*Problem*: Restate the full listing word for word and leave the pictures out.

Stored items from a collection:
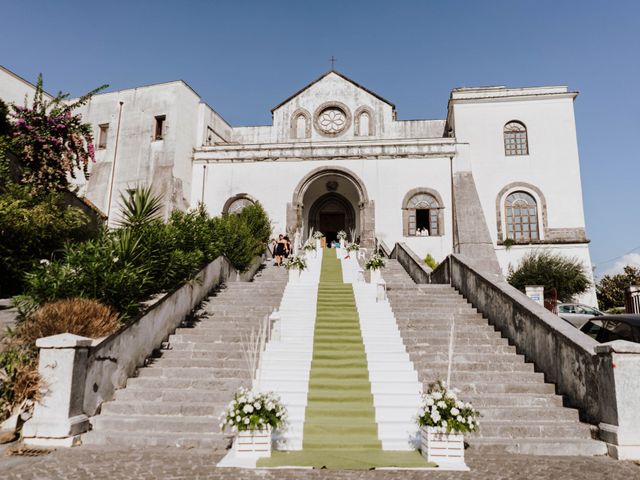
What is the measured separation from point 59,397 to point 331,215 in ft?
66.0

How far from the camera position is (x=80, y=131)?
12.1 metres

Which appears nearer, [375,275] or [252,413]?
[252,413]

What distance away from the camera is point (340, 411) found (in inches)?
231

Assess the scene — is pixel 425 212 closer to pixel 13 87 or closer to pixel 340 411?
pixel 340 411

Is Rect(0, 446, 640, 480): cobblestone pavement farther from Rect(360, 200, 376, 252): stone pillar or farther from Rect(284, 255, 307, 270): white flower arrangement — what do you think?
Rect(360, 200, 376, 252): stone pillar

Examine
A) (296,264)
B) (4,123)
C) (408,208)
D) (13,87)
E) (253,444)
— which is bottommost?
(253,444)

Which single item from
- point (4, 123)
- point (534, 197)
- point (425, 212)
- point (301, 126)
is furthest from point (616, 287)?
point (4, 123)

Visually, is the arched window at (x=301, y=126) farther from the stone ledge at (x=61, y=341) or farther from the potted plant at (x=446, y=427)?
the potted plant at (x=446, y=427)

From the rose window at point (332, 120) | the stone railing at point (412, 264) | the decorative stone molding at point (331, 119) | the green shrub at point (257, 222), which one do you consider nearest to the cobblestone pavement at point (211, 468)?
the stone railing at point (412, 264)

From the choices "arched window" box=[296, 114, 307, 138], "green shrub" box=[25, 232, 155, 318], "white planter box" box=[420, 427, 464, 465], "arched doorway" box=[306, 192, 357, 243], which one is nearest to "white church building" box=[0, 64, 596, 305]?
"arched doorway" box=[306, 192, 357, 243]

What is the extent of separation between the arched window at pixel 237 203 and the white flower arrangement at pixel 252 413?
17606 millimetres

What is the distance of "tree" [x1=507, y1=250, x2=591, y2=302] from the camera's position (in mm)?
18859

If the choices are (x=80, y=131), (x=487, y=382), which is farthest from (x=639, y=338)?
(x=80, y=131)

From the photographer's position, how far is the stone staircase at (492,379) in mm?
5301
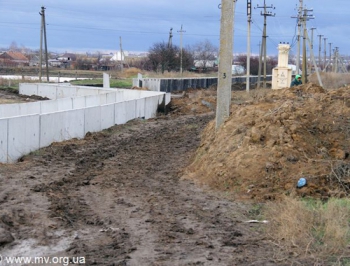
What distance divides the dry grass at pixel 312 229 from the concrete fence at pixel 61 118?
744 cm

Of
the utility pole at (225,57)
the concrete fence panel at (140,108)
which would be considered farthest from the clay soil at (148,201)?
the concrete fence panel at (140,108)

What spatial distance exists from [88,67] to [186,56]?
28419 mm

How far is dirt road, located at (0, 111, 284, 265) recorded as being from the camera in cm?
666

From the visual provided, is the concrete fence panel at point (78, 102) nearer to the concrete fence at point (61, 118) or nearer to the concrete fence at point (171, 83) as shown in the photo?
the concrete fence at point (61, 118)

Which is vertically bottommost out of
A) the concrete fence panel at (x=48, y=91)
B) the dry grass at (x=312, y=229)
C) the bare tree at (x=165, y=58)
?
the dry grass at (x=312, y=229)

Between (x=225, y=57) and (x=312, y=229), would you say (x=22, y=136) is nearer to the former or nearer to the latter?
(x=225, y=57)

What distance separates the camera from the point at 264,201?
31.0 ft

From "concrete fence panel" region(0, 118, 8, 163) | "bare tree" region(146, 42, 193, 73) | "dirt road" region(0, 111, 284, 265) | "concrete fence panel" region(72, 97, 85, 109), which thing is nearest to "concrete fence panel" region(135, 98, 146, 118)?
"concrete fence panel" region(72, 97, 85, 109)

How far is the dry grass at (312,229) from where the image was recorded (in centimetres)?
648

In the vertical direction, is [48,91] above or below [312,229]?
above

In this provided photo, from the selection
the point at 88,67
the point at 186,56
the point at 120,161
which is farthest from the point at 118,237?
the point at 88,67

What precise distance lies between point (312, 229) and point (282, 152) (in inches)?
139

*Answer to the task*:
What is the measured separation from point 59,397 to point 331,215 in ft?
66.0

How far from the camera position is (x=80, y=131)?
12.1 metres

Which appears nearer, [375,275] or [252,413]?
[252,413]

What distance away from the camera is point (340, 411) found (in inches)?
231

Assess the scene — is pixel 425 212 closer to pixel 13 87 or closer to pixel 340 411?
pixel 340 411

Is Rect(0, 446, 640, 480): cobblestone pavement farther from Rect(360, 200, 376, 252): stone pillar or farther from Rect(284, 255, 307, 270): white flower arrangement — what do you think?
Rect(360, 200, 376, 252): stone pillar

Examine
A) (296,264)
B) (4,123)
C) (408,208)
D) (13,87)
E) (253,444)
— which is bottommost?
(253,444)

Which single item from
- point (4, 123)
- point (534, 197)
- point (425, 212)
- point (301, 126)
is furthest from point (616, 287)?
point (4, 123)

Visually, is the arched window at (x=301, y=126) farther from the stone ledge at (x=61, y=341) or farther from the potted plant at (x=446, y=427)?
the potted plant at (x=446, y=427)

From the rose window at point (332, 120) | the stone railing at point (412, 264) | the decorative stone molding at point (331, 119) | the green shrub at point (257, 222), which one do you consider nearest to the cobblestone pavement at point (211, 468)?
the stone railing at point (412, 264)

From the choices "arched window" box=[296, 114, 307, 138], "green shrub" box=[25, 232, 155, 318], "white planter box" box=[420, 427, 464, 465], "arched doorway" box=[306, 192, 357, 243], which one is nearest to "white church building" box=[0, 64, 596, 305]?
"arched doorway" box=[306, 192, 357, 243]

What is the extent of separation between the arched window at pixel 237 203 and the white flower arrangement at pixel 252 413?
17606 millimetres

What is the distance of "tree" [x1=507, y1=250, x2=591, y2=302] from the camera's position (in mm)?
18859

If the choices are (x=80, y=131), (x=487, y=382), which is farthest from (x=639, y=338)?
(x=80, y=131)

From the photographer's position, how far is the stone staircase at (492,379) in mm?
5301
What distance divides the dry grass at pixel 312 229 from the concrete fence at pixel 61 118?
744 cm

Of
the utility pole at (225,57)
the concrete fence panel at (140,108)
which would be considered farthest from the clay soil at (148,201)?
the concrete fence panel at (140,108)

What spatial distance exists from [88,67] to [186,56]?
28419 mm

How far is dirt road, located at (0, 111, 284, 265) recorded as being from the camera in cm?
666

From the visual provided, is the concrete fence panel at point (78, 102) nearer to the concrete fence at point (61, 118) or nearer to the concrete fence at point (171, 83) as shown in the photo?
the concrete fence at point (61, 118)

Which is vertically bottommost out of
A) the concrete fence panel at (x=48, y=91)
B) the dry grass at (x=312, y=229)
C) the bare tree at (x=165, y=58)
?
the dry grass at (x=312, y=229)

Between (x=225, y=57) and (x=312, y=229), would you say (x=22, y=136) is nearer to the former or nearer to the latter?
(x=225, y=57)

What distance separates the camera from the point at 264,201?
31.0 ft

From "concrete fence panel" region(0, 118, 8, 163) | "bare tree" region(146, 42, 193, 73) | "dirt road" region(0, 111, 284, 265) | "concrete fence panel" region(72, 97, 85, 109), which thing is nearest to "concrete fence panel" region(135, 98, 146, 118)?
"concrete fence panel" region(72, 97, 85, 109)

How far is the dry grass at (312,229) from where the image was recorded (in centimetres)?
648

In the vertical direction, is [48,91] above or below [312,229]?
above

In this provided photo, from the selection
the point at 88,67
the point at 186,56
the point at 120,161
which is farthest from the point at 118,237?
the point at 88,67

What precise distance lies between point (312, 229) and point (282, 152) (in inches)?
139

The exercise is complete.